## Preliminaries: Introduction to the Dataset
We will use a dataset of tweets concerning members of the US congress. The data spans almost a year (from October 3rd, 2018 to September 25th, 2019) covering 576 of the members. Any tweet or retweet posted by the 576 members or directed to them by other Twitter users were collected.

Originally there were more than 200 million tweets collected but we have sampled 400,000 tweets for this homework.
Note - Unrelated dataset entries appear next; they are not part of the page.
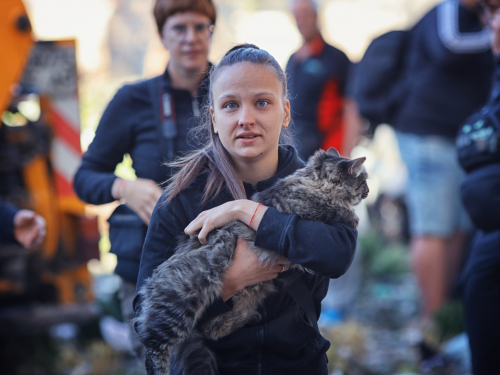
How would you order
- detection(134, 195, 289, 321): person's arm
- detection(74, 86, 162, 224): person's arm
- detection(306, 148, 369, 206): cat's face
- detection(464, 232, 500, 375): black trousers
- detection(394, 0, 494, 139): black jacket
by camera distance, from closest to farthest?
detection(134, 195, 289, 321): person's arm, detection(306, 148, 369, 206): cat's face, detection(74, 86, 162, 224): person's arm, detection(464, 232, 500, 375): black trousers, detection(394, 0, 494, 139): black jacket

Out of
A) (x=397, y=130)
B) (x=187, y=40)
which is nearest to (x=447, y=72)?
(x=397, y=130)

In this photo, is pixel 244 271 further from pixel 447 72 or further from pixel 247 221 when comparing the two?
pixel 447 72

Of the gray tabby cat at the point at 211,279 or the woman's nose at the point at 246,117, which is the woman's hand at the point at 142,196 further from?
the woman's nose at the point at 246,117

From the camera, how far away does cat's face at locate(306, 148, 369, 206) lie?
181 centimetres

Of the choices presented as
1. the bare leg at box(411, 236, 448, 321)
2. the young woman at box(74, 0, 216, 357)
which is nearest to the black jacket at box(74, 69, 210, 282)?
the young woman at box(74, 0, 216, 357)

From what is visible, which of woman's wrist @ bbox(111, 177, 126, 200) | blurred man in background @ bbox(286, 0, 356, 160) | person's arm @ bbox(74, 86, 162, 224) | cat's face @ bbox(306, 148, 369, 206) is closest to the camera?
cat's face @ bbox(306, 148, 369, 206)

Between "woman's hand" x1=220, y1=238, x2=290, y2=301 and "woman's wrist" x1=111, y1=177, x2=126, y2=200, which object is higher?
"woman's wrist" x1=111, y1=177, x2=126, y2=200

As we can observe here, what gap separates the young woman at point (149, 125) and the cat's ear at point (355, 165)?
90 cm

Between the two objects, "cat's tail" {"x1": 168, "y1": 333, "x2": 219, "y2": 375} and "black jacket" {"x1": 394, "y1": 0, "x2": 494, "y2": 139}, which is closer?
"cat's tail" {"x1": 168, "y1": 333, "x2": 219, "y2": 375}

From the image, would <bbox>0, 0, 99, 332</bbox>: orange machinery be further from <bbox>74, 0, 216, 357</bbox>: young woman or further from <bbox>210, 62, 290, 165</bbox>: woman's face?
<bbox>210, 62, 290, 165</bbox>: woman's face

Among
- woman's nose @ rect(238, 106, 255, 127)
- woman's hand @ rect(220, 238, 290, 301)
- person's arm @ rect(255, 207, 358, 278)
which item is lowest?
woman's hand @ rect(220, 238, 290, 301)

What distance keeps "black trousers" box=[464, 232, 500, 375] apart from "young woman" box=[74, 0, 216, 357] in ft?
5.69

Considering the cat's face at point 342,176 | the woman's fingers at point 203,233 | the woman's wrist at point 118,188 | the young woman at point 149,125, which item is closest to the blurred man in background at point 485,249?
the cat's face at point 342,176

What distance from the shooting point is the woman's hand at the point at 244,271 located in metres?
1.72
Below is a summary of all datasets used for this homework:

| Dataset                        | Description |
| :---                                                       | :---
| Congress members               | 576 twitter ids and screen names |
| Sample tweets                  |400k sample tweets|
| ~~User hashtags~~                  | ~~all pairs of <user, hashtag>~~|
| User mentions                  | all pairs of <src_user_id, src_dest_id, frequency> |



Following are the steps that you need to execute to install spark. Remember you need to execute them everytime after your runtime is disconnected

In [None]:
!pip install pyspark
!pip install graphframes
!pip install -U -q PyDrive
!apt install openjdk-8-jdk-headless -qq
!curl -L -o "/usr/local/lib/python3.7/dist-packages/pyspark/jars/graphframes-0.8.1-spark3.0-s_2.12.jar" https://repos.spark-packages.org/graphframes/graphframes/0.8.1-spark3.0-s_2.12/graphframes-0.8.1-spark3.0-s_2.12.jar
import os
os.environ["JAVA_HOME"] = "/usr/lib/jvm/java-8-openjdk-amd64"

Collecting pyspark
  Downloading pyspark-3.2.1.tar.gz (281.4 MB)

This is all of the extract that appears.